Só entre os juízes mais jovens, que estão ingressando agora na profissão, o abuso não se repete: o problema só é registrado com 2,32% deles. A entrância é o degrau na carreira dos juízes e a classificação da comarca de acordo com seu tamanho. A capital do estado é comarca de 3a. entrância.

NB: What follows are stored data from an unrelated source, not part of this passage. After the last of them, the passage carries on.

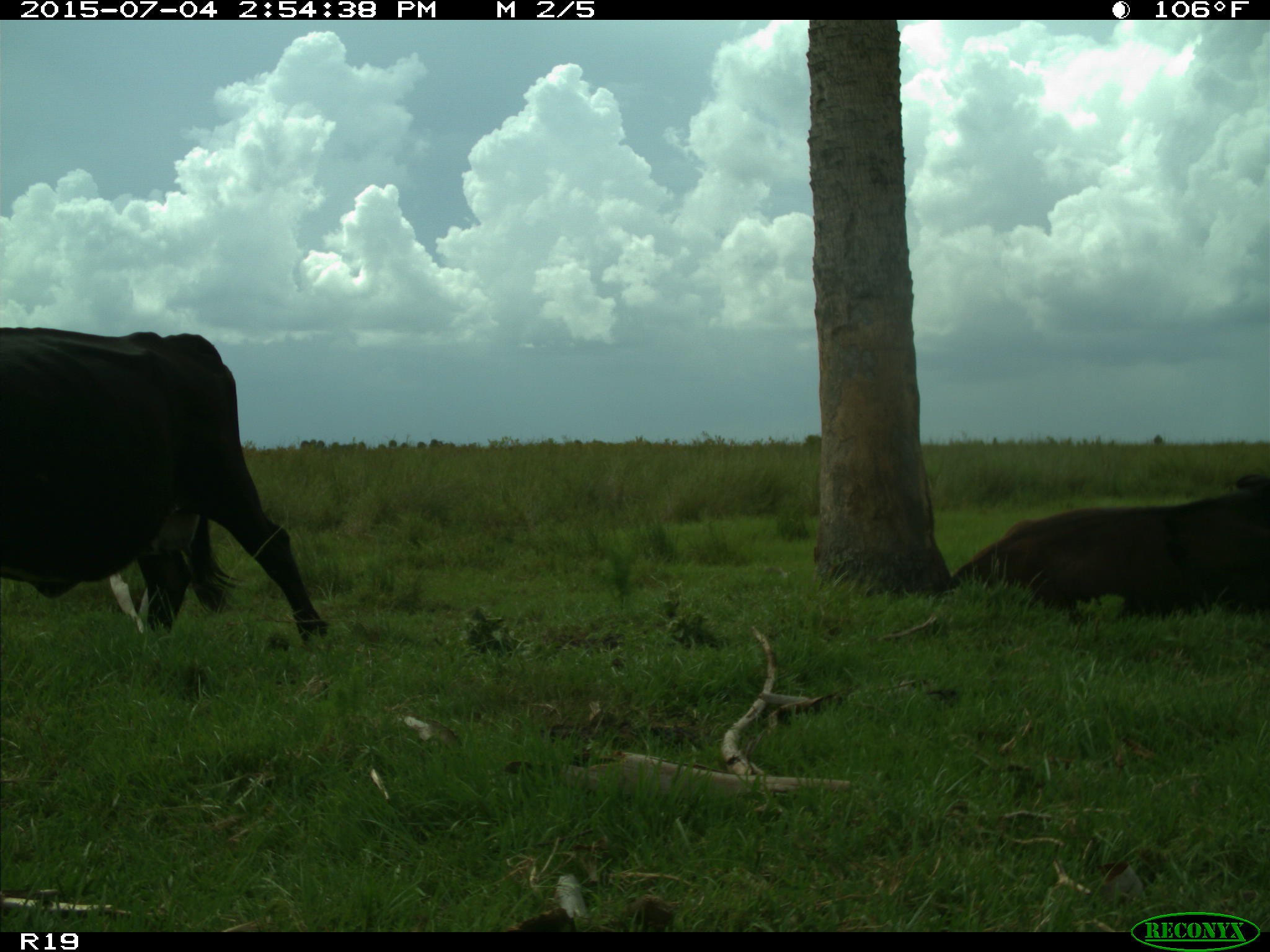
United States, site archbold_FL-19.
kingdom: Animalia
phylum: Chordata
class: Mammalia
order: Artiodactyla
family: Bovidae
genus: Bos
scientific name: Bos taurus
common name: domestic cow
Bos taurus (domestic cow).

O trabalho aponta outro problema ainda mais grave: entre os desembargadores do Tribunal de Justiça, a prática “chega ao ápice”, atingindo 100%. O Presidente da Amepe, Mozart Valadares, reconheceu a realidade apontada nos números e atribuiu a prática ao problema de superlotação de processos no Judiciário: “A prática não é justa, mas é compreensível. Um juiz recebe em média cem processos por mês, e há varas com seis mil processos em tramitação. É impossível a prestação de um serviço jurídico adequado. O resultado é que o advogado, o amigo ou mesmo outro juiz termina pedindo para agilizar”.
CNJ e a OAB farão análise
Os resultados do trabalho serão encaminhados ao Conselho Nacional de Justiça, à Ordem dos Advogados do Brasil e ao presidente do Tribunal de Justiça de Pernambuco, desembargador Fausto Freitas. O presidente do TJ-PE disse que ainda não leu a pesquisa e por isso não pode comentá-la. Ele não se surpreendeu com os pequenos percentuais registrados entre os juízes de 1a. entrância: “Os que ingressam no serviço agora já entram com mudança de mentalidade, com o critério da impessoalidade. Essa mudança se observa não só na Justiça, como no Ministério Público e até mesmo nos serviços fazendários. As gerações mais novas, de uma forma ou outra, tentam reduzir esse tráfico de influência”.
Segundo a pesquisa, “a contínua pressão externa de advogados, partes, colegas e amigos para dar agilidade aos processos, atropela os prazos estabelecidos”.
“É uma questão cultural. Um quinto do colegiado de desembargadores é indicado pelo Ministério Público, por advogados. Também há as indicações do Executivo. Jarbas Vasconcelos, quando governador, indicou seis”, disse Valadares, referindo-se ao peemedebista que se desincompatibilizou para disputar o Senado.
Segundo Valadares, para chegar à segunda instância, é preciso amizades, prestígio político, o que, de certa forma, termina por provocar aquela prática.